Later in 898, when Li Keyong sent his adoptive nephew Li Sizhao and Zhou to try to recover three prefectures east of the Taihang Mountains that he had previously lost to his archenemy Zhu Quanzhong the military governor of Xuanwu Circuit (宣武, headquartered in modern Kaifeng, Henan) (Xing (邢州, in modern Xingtai, Hebei), Ci (磁州, in modern Handan, Hebei), and Ming (洺州, also in modern Handan)). However, they were defeated by Zhu's general Ge Congzhou, who subsequently cut off their escape path back into the Taihang. It was due to the effort of Li Keyong's adoptive son Li Siyuan in fighting through Ge's blockade that the Hedong army was able to escape.

In 899, Ge tried to attack Hedong's main territory, and his deputy Shi Shucong (氏叔琮) advanced to Yuci (榆次, in modern Jinzhong, Shanxi). Li Keyong sent Zhou to try to repel Shi. Shi's forward commander, one Chen Zhang (陳章), claimed that he could capture Zhou, but Zhou, in a one-to-one confrontation, hammered Chen off his horse and captured him. Subsequently, his soldiers defeated Shi's soldiers, and Shi fled. Following Shi's defeat, Ge also withdrew.

In late 899, Zhu sent Ge to attack Liu Rengong the military governor of Lulong Circuit (盧龍, headquartered in modern Beijing), putting Liu's son Liu Shouwen the military governor of Yichang Circuit (義昌, headquartered in modern Cangzhou, Hebei) under siege at Yichang's capital Cang Prefecture (滄州). In spring 900, Li Keyong sent Zhou with a 5,000-men cavalry force, and then had Li Sizhao follow up with a 50,000-men force to attack Xing and Ming Prefectures to try to relieve the pressure on the Lius. Subsequently, though, Zhu recalled Ge, as Wang Rong the military governor of Chengde Circuit (成德, headquartered in modern Shijiazhuang, Hebei) mediated the dispute, and Ge's army was also itself stalled by rainstorms. By that point, Li Sizhao had captured Ming Prefecture. Zhu sent Ge against Li Sizhao, and subsequently arrived himself with reinforcements. Li Sizhao withdrew, but suffered substantial losses.

+++

__About this task__
Please decide whether each statement agrees with the passage on Zhou's campaigns, giving yes or no and quoting the words from it that decide the matter: (a) Li Siyuan fought through Ge's blockade so the Hedong army could escape; (b) Zhou captured Shi Shucong at Yuci; (c) Li Sizhao withdrew without significant losses.

__Data below__
+++

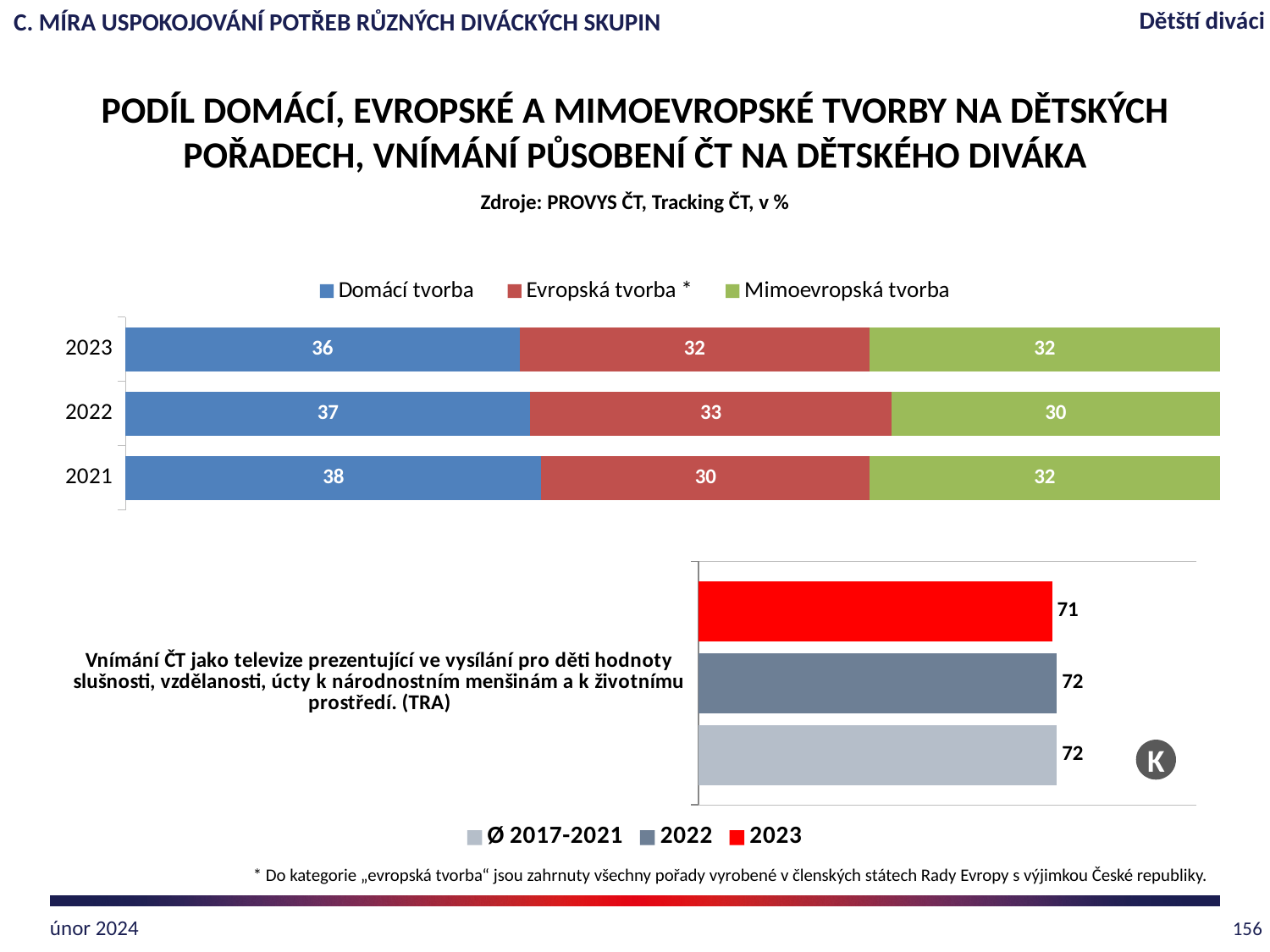
In the bottom bar chart, which is larger, the value for 2022 or the value for 2023? 2022 In the top stacked bar chart, what is the total of the stacked bar for 2022? 100 In the top stacked bar chart, which year has the lowest value for Evropská tvorba? 2021 In the top stacked bar chart, what is the value for Domácí tvorba in 2023? 36 What kind of chart is the bottom chart on the slide? bar chart In the top stacked bar chart, what is the value for Evropská tvorba in 2022? 33 In the top stacked bar chart, which year has the highest value for Domácí tvorba? 2021 In the top stacked bar chart, does the value for Domácí tvorba rise or fall from 2021 to 2023? fall In the top stacked bar chart, what is the value for Mimoevropská tvorba in 2021? 32 In the top stacked bar chart, how many series does the legend list? 3 In the bottom bar chart, what is the value for 2023? 71 In the top stacked bar chart, what is the difference between Domácí tvorba and Evropská tvorba in 2021? 8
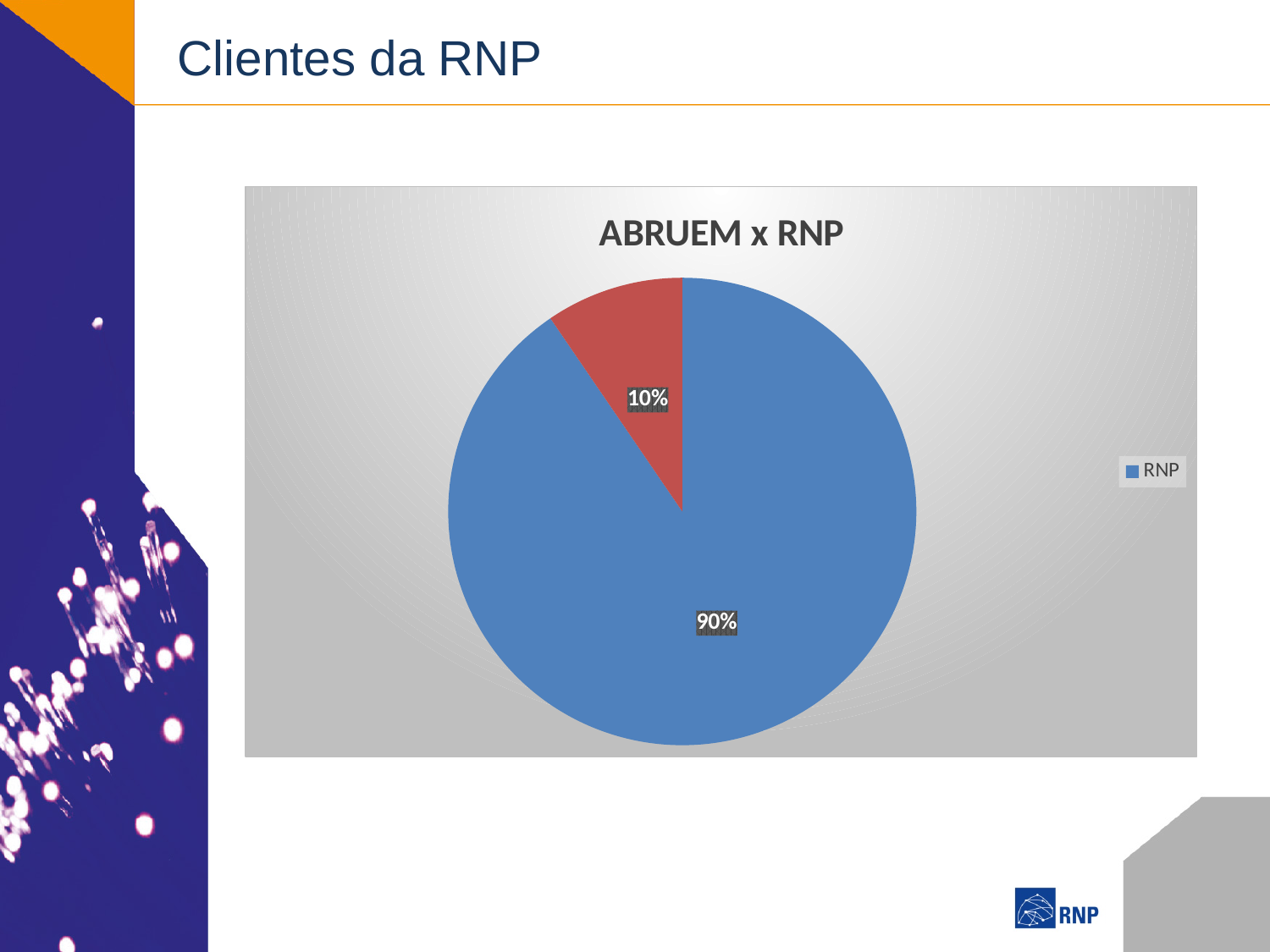
What is the difference in percentage points between the blue slice and the red slice? 80 What is the title of the chart? ABRUEM x RNP Which is larger, the blue slice or the red slice? the blue slice What is the percentage shown on the smallest slice? 10% What is the value printed on the blue slice? 90% What share of the pie does the red slice represent? 10% What colour is the RNP slice in the pie chart? blue How many slices does the pie chart have? 2 What kind of chart is shown on the slide? pie chart Which slice is the largest in the pie chart? RNP How many entries does the legend list? 1 What share of the pie does the RNP slice represent? 90%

+++

__Response to the exercise__
(a) Yes: "It was due to the effort of Li Keyong's adoptive son Li Siyuan in fighting through Ge's blockade that the Hedong army was able to escape."
(b) No: "Subsequently, his soldiers defeated Shi's soldiers, and Shi fled."
(c) No: "Li Sizhao withdrew, but suffered substantial losses."